## WRITTEN PROBLEM:
Arrange the lines of the entries below as a JSON list of strings, one string per line. Begin at the line that contains "What separation distance" and stop after the final line of the entries, skipping blank lines and leaving the pictures out.

◇ ◇ ◇

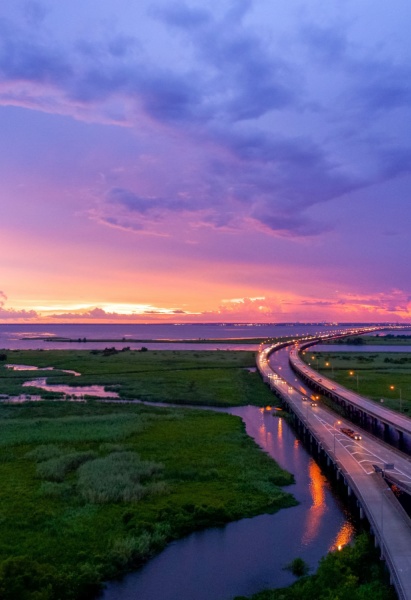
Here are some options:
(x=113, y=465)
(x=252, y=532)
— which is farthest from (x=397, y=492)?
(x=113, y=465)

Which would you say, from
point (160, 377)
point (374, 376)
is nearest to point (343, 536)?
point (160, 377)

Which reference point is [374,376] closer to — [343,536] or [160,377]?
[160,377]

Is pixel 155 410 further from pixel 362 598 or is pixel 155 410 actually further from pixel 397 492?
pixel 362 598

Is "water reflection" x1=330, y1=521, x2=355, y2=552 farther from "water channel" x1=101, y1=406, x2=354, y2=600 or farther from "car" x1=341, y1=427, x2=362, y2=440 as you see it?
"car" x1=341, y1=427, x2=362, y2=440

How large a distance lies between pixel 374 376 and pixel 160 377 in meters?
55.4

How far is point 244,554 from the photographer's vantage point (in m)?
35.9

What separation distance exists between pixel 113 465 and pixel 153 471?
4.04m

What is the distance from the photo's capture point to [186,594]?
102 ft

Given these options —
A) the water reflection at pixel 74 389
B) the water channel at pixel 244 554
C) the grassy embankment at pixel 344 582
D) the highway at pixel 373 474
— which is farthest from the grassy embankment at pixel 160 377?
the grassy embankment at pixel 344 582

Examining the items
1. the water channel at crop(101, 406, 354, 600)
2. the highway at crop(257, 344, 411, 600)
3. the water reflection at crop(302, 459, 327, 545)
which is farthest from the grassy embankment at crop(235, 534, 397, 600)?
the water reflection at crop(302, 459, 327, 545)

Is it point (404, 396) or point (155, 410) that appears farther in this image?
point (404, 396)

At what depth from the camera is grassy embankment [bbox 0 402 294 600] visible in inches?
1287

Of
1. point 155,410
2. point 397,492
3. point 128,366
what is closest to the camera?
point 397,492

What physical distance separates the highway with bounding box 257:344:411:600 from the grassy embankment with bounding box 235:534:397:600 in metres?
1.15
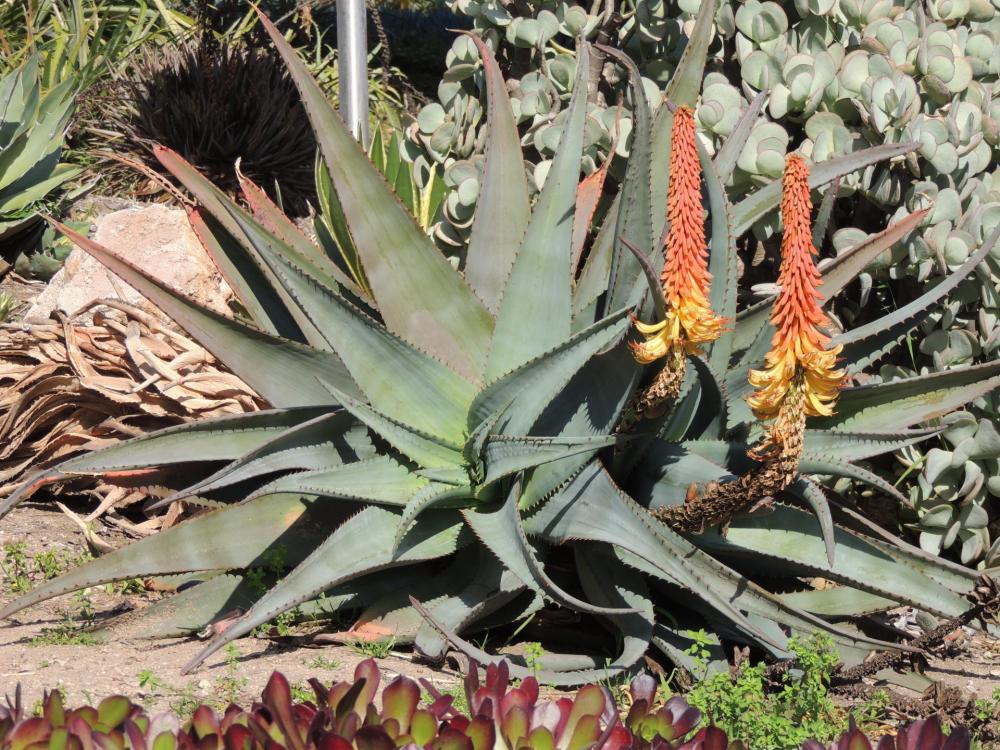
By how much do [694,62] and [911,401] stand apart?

◇ ◇ ◇

## RESULT FOR THIS TASK:
[
  "What separation distance exists between pixel 113 465 and pixel 153 471?",
  "4.04m",
  "What is the distance from the photo's capture point to [186,594]?",
  "102 ft",
  "Given these options —",
  "A) the water reflection at pixel 74 389",
  "B) the water channel at pixel 244 554",
  "C) the grassy embankment at pixel 344 582",
  "D) the highway at pixel 373 474",
  "— which is farthest from the grassy embankment at pixel 160 377?",
  "the grassy embankment at pixel 344 582",
  "Examining the items",
  "1. the water channel at crop(101, 406, 354, 600)",
  "2. the highway at crop(257, 344, 411, 600)",
  "3. the water reflection at crop(302, 459, 327, 545)",
  "which is farthest from the grassy embankment at crop(235, 534, 397, 600)?",
  "the water reflection at crop(302, 459, 327, 545)",
  "Is it point (404, 396) or point (155, 410) that appears farther in this image?",
  "point (404, 396)",
  "At what depth from the camera is grassy embankment [bbox 0 402 294 600] visible in inches?",
  "1287",
  "Of",
  "1. point 155,410",
  "2. point 397,492",
  "3. point 128,366",
  "what is closest to the camera?",
  "point 397,492",
  "What physical distance separates the highway with bounding box 257:344:411:600 from the grassy embankment with bounding box 235:534:397:600 in metres?",
  "1.15",
  "By how much do [694,62] and [911,401] stand apart?"
]